- _Problem details_
In the forum comment below, could you swap "market" for "casino" and give the passage again, starting at the words "I’m struggling because" and stopping after "in the market."?

There really should be a domain authority check so people can't randomly submit HN news links to spammy websites.
Reminder: Jack Bogle, the man who popularized the index fund, democratized wealth accumulation, and made more millionaires than anyone in history, has a famous saying for those pondering this situation.
“Nobody knows nothing.”
“Nobody knows nothing.”
We have a blooming oil war that could take chunks of the global economy with it, booming and teetering credit levels threatening collapse, the “AI” companies have a lot of tinkerbell magic and impossible returns needed to justify their stocks, major cash rich tech giants are suddenly hands-out pockets-out for big money, and … well: Elon is the worlds richest man/CEO who also shamelessly lies in public about being super great at a no-life action RPG he’s paying other people to play for him so he can look cool to his Twitter fans; Twitter is now maybe better understood as a market manipulation device; and Sam Altman seems distinctly truth challenged as a people pleaser who will tell you whatever numbers your wallet needs to hear… They are our 2026 IPO lords, trusted corporate leaders acting like extra shady manipulators.
I’m struggling because on the one hand, it seems like the time to hop out of the market, but on the other, whatever shady crap these guys do after it all goes ‘boom’ to save their wallets is only gonna reward people in the market.
It feels like gambling on whether they’re more incompetent or successfully corrupt.

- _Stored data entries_
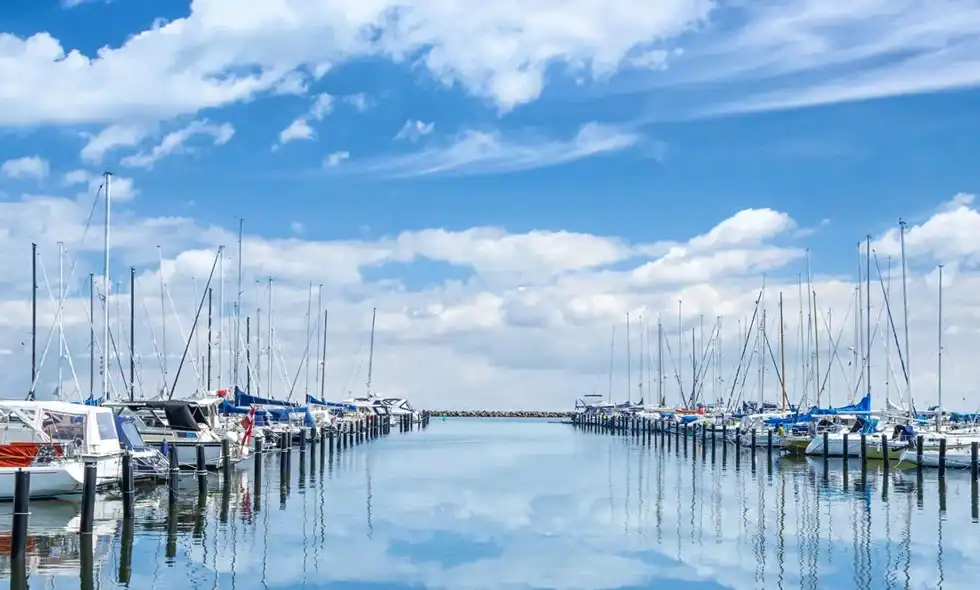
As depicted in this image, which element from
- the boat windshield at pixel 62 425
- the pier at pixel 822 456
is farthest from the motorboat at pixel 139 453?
the pier at pixel 822 456

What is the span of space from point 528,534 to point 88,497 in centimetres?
1330

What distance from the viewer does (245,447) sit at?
55125 millimetres

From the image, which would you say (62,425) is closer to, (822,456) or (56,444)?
(56,444)

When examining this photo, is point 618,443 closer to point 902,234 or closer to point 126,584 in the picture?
point 902,234

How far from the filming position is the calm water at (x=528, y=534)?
2745cm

- _Result_
I’m struggling because on the one hand, it seems like the time to hop out of the casino, but on the other, whatever shady crap these guys do after it all goes ‘boom’ to save their wallets is only gonna reward people in the casino.